Task:
Nothing but the records, transcribed verbatim and stripped of images, should appear in the answer.

★ ★ ★ ★ ★

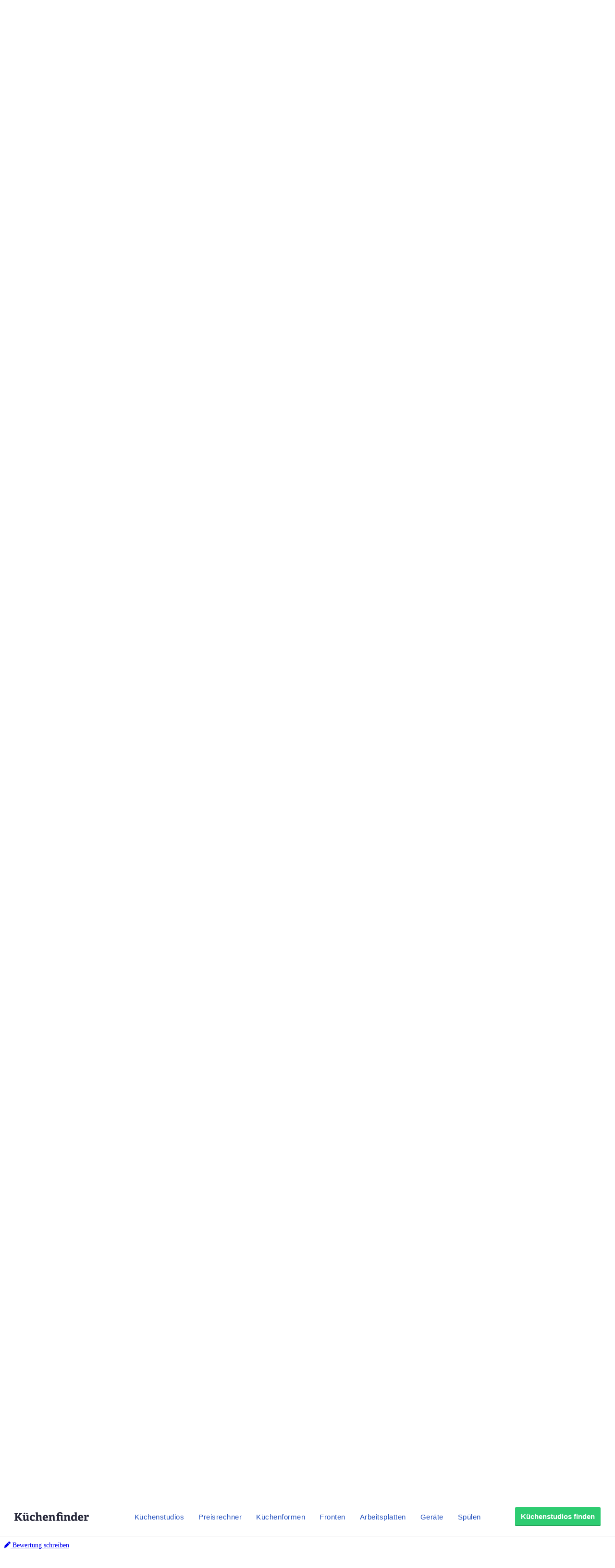

--- FILE ---
content_type: application/javascript; charset=utf-8
request_url: https://fundingchoicesmessages.google.com/f/AGSKWxVcuQM6EbDJc6SFUokSPum0NYRfYT_twVU5FjsBlKqkkcCnGw9AYniEafYdblvheRHfwFAkTzJdciTAgtWF-qnZtjT3ux3519_qqbX_kR3jJ1-vdiOHGU_6k1ejW3dUITJFMhD7H6MGlocy0CMKyLx83oJnuxx4TJ6MhHxmOK1miDwOVGEp0WGElWE=/_/ad/blank./ad-bckg./googleadarticle._120_600_-page-ad?
body_size: -1291
content:
window['c906be8f-d681-4afa-b26c-4490dbe32801'] = true;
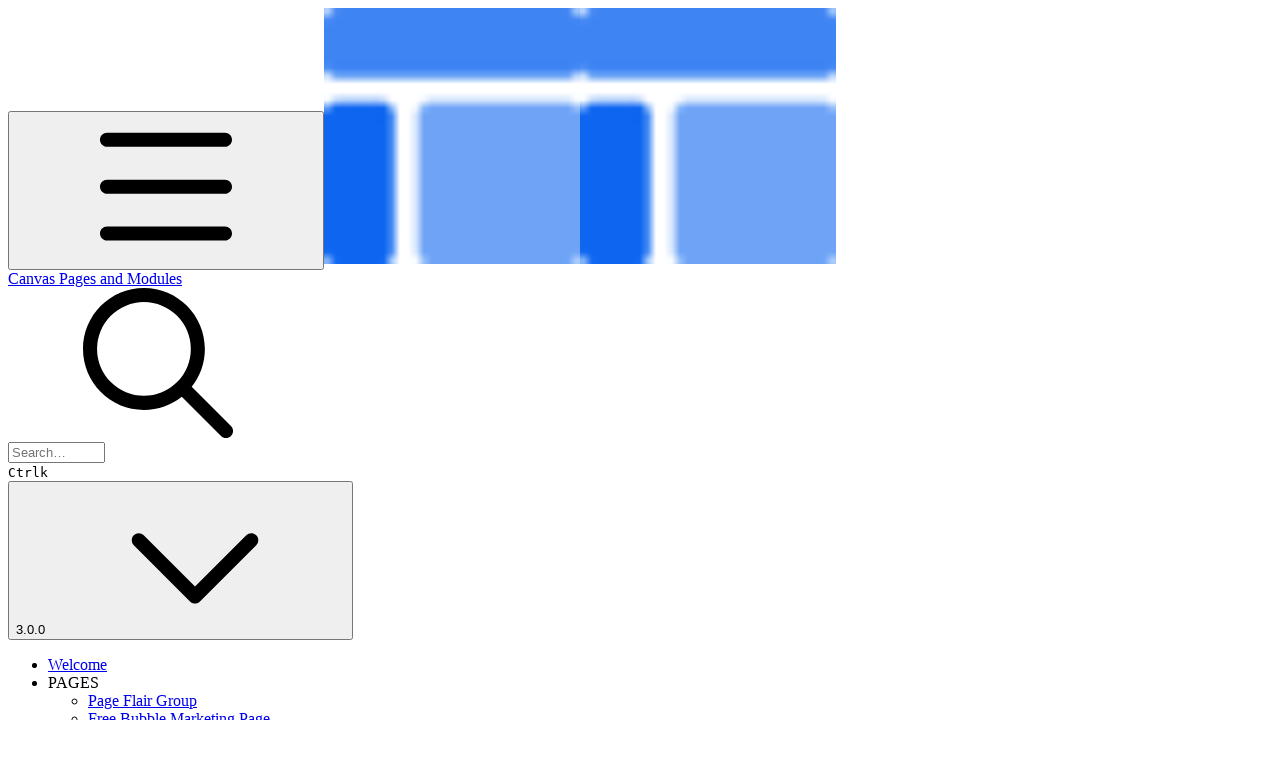

--- FILE ---
content_type: application/javascript; charset=utf-8
request_url: https://static-2v.gitbook.com/_next/static/chunks/app/sites/static/%5Bmode%5D/%5BsiteURL%5D/%5BsiteData%5D/(content)/layout-f5b5644687ef0a43.js
body_size: -347
content:
(self.webpackChunk_N_E=self.webpackChunk_N_E||[]).push([[559],{},_=>{var e=e=>_(_.s=e);_.O(0,[5615,8088,7219,3952,8586,1018,6268,726,5299,1537,1269,7762,1694,8514,587,8315,7358],()=>e(68514)),_N_E=_.O()}]);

★ ★ ★ ★ ★

Response to the exercise:
--- FILE ---
content_type: application/javascript; charset=utf-8
request_url: https://fundingchoicesmessages.google.com/f/AGSKWxVcuQM6EbDJc6SFUokSPum0NYRfYT_twVU5FjsBlKqkkcCnGw9AYniEafYdblvheRHfwFAkTzJdciTAgtWF-qnZtjT3ux3519_qqbX_kR3jJ1-vdiOHGU_6k1ejW3dUITJFMhD7H6MGlocy0CMKyLx83oJnuxx4TJ6MhHxmOK1miDwOVGEp0WGElWE=/_/ad/blank./ad-bckg./googleadarticle._120_600_-page-ad?
body_size: -1291
content:
window['c906be8f-d681-4afa-b26c-4490dbe32801'] = true;

--- FILE ---
content_type: application/javascript; charset=utf-8
request_url: https://static-2v.gitbook.com/_next/static/chunks/app/sites/static/%5Bmode%5D/%5BsiteURL%5D/%5BsiteData%5D/(content)/layout-f5b5644687ef0a43.js
body_size: -347
content:
(self.webpackChunk_N_E=self.webpackChunk_N_E||[]).push([[559],{},_=>{var e=e=>_(_.s=e);_.O(0,[5615,8088,7219,3952,8586,1018,6268,726,5299,1537,1269,7762,1694,8514,587,8315,7358],()=>e(68514)),_N_E=_.O()}]);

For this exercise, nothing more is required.